Technologically it all seems like a good time.. groovy physics-based 3d-ness; downloading hibernating python bits from the web to live like fireflies on the desktop, telling us the state of our imap account or calendar or remote build, until we delete them or bury them under a pile of crumpled PDFs; treating our applications like the edsels they are and, finally, stripping them of their chrome, choosing instead to pull bits from youtube and google video and our mythtv servers to remix them in place in a specialized desktop… a google of hackers could spend years having fun on this.

I’m still skeptical though: the extended definition of “desktop objects” still only covers a small minority of what I do daily. I only occasionally use launchers (and those I have set up nicely on an auto-hide side panel), and the whole point of applets and notifiers is that they are typically passive.

Silly desktop idea

A sillly destop idea: .desktop files should start with “#! some-new-program” and be executable. Then I could run them directly from the command line. Naturally the script interpreter would know how to parse command line arguments and pass them on to the underlying program appropriately.

Gnome Deployment

I was reading about Gnome 3.0 recently (and I’m working on a long post about it), when I ran across a post by Luis Villa about Gnome versus web development. (BTW you should read his blog if you don’t already.)
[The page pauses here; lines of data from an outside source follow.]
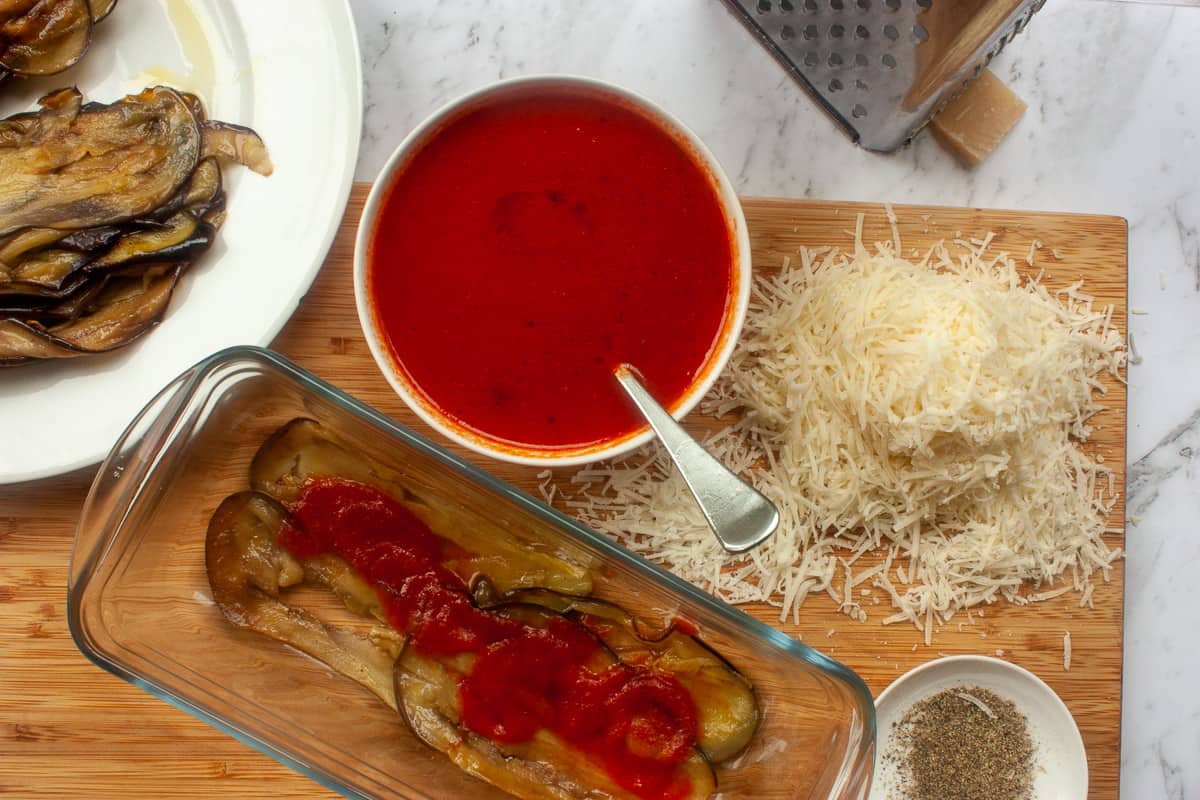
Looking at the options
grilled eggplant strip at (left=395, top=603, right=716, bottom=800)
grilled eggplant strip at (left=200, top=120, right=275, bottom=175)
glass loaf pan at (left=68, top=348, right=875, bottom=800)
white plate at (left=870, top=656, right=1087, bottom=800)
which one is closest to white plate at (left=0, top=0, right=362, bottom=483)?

I found this pretty compelling in general — it is a nice analysis and it is also a list of things that can actually be addressed without going crazy.

I’m interested in the deployment issue, since I’ve done some playing in this area with Java Web Start. And, though I think I don’t agree that this is really a blocker, it is still fun to think about a bit — the technology is fun and cool, I’m just not convinced it solves a pressing problem. (Your response here…)

First, yes, with C or C++ I think deployment is just going to continue to suck.

Java already solved this problem in a pretty nice way. It is no big deal to write a single-click install, with automatic updating, good security (either a sandbox or signatures for apps that need more permissions), etc. This could use a little work for better Gnome integration, and of course we should be shipping this in Fedora, but the amount of needed work here is quite small. (I assume C# has something similar but I really don’t know.)

I looked into this for Python a little this weekend. And, it looks like Python Eggs and the Python cheese shop provide a nice basis to make this work. Finishing this is pretty concrete:

  • Define an XML document describing an application. This would include the same kinds of things that ended up in JNLP: icons, splash screens, the required python version, a list of python egg URLs, etc.
  • Add some kind of signing to python egg downloads. Unfortunately I don’t think sandboxing is an option. One idea would be to restrict eggs to python.org and gnome.org URLs — but that interferes with the idea of easy deployment.
  • Make a new URL type so that Mozilla will know to run appropriate python script to parse the XML, install the eggs, and launch the application.

For best results this would incorporate some things I was looking at for NetX: having the ability to download an application without running it; dbus integration so that a previously cached application won’t try to update itself in a net-less environment; drag-and-drop of entire applications from Mozilla to the panel; and now, integration with mathusalem when downloading eggs.